Sabesp terá de pagar indenização milionária

A Companhia de Saneamento Básico do Estado de São Paulo (Sabesp) terá de pagar uma indenização de mais de R$ 1 milhão ao funcionário público aposentado Antônio Prestes, por utilizar parte de suas terras para a construção de uma estação de captação de água. Decisão da Segunda Turma do STJ modificou o entendimento do TJSP e garantiu ao aposentado direito ao resgate, mesmo havendo controvérsia quanto ao valor devido. Antônio quer receber R$ 1.560.974,00 e a Sabesp concorda em pagar R$ 1.040.654,00 depositados em juízo.Dono de cerca de cem alqueires paulistas em Jacupiranga (SP), Antônio entrou com ação de indenização por apossamento administrativo contra a prefeitura de Barra do Turvo e a Sanevale, antecessora da Sabesp. O aposentado conseguiu provar que cerca de 82% da propriedade foram tomados durante as obras da estação para o abastecimento do município. A Justiça paulista garantiu vitória ao aposentado, realizando a penhora de R$ 1.560.974,00 considerados na liqüidação da sentença como total da dívida.A Sabesp recorreu da decisão e admite ser devedora de apenas R$ 1.040.654,00. Como permite a lei, Antônio pediu o recebimento da quantia alegada pela empresa, enquanto se apura o correto valor da diferença.
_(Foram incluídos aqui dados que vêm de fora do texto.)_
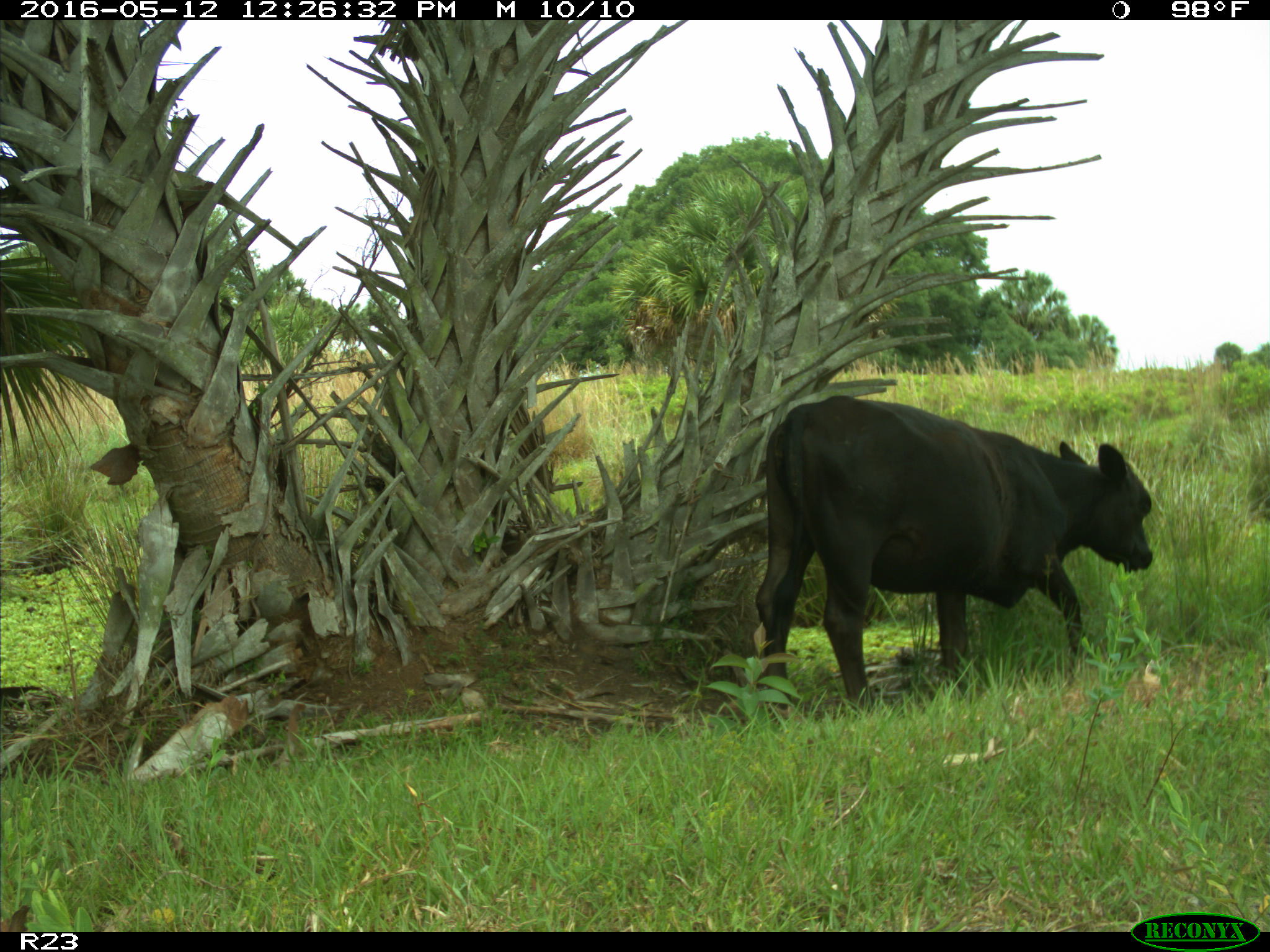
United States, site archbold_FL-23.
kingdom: Animalia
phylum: Chordata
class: Mammalia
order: Artiodactyla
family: Bovidae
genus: Bos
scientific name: Bos taurus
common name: domestic cow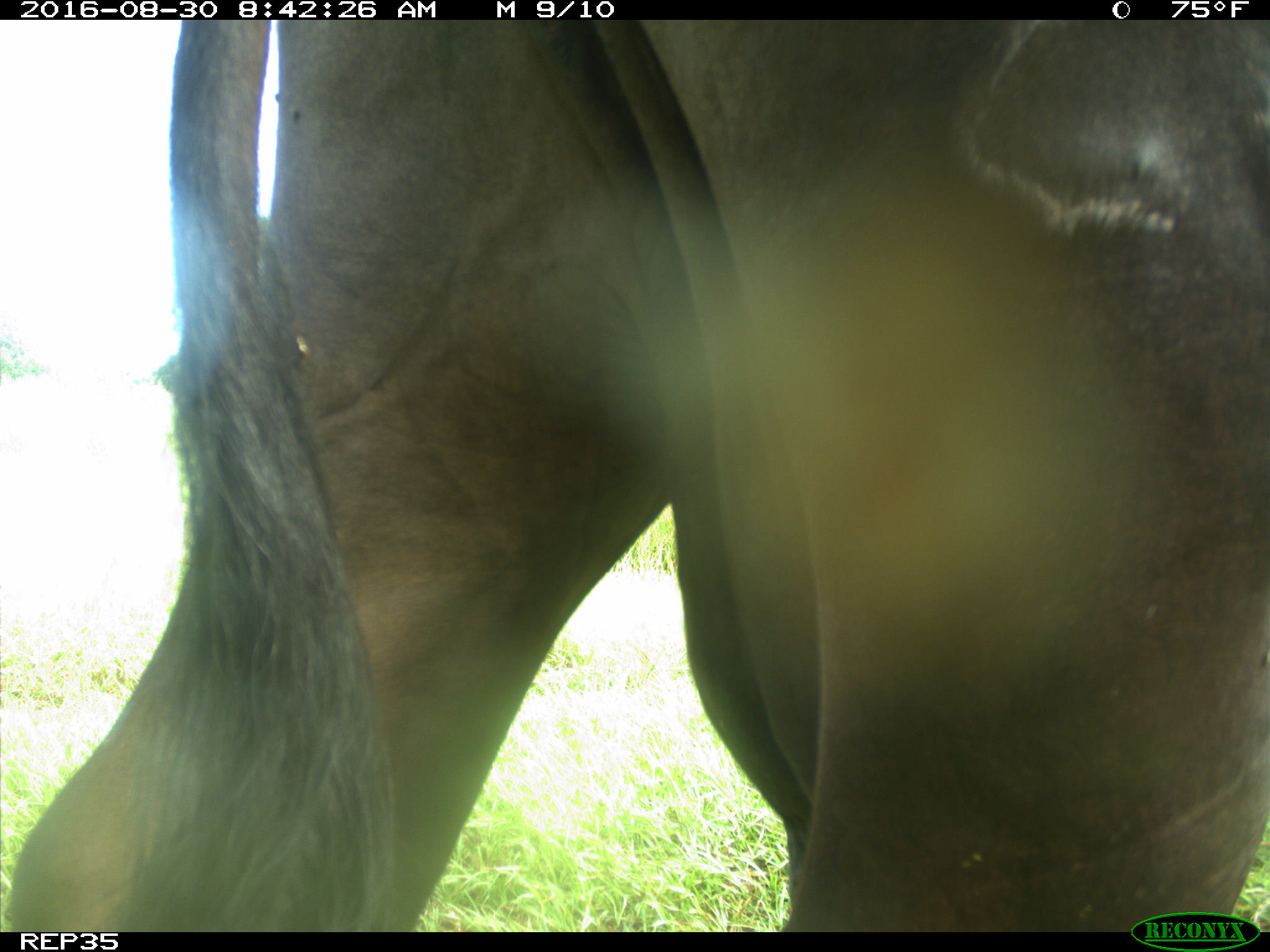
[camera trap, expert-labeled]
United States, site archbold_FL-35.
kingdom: Animalia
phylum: Chordata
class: Mammalia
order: Artiodactyla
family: Bovidae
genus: Bos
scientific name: Bos taurus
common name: domestic cow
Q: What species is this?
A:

O TJSP, no entanto, negou ao aposentado o direito ao resgate com o argumento de que "o pedido de levantamento não pode ser efetivado, o que acabaria com a penhora, garantidora do juízo, nos termos do artigo 737, do Código de Processo Civil".Inconformado com esse resultado, Antônio recorreu ao STJ. O relator do processo, ministro Franciulli Netto, seguido em seu voto pelos demais integrantes da Turma, modificou a decisão do TJSP. "A interposição de apelação pelos expropriados, ainda que recebida com efeito suspensivo, não lhe retira o direito àquela parte da indenização já incontroversa, visto que a penhora foi efetuada justamente para garantir o direito do credor".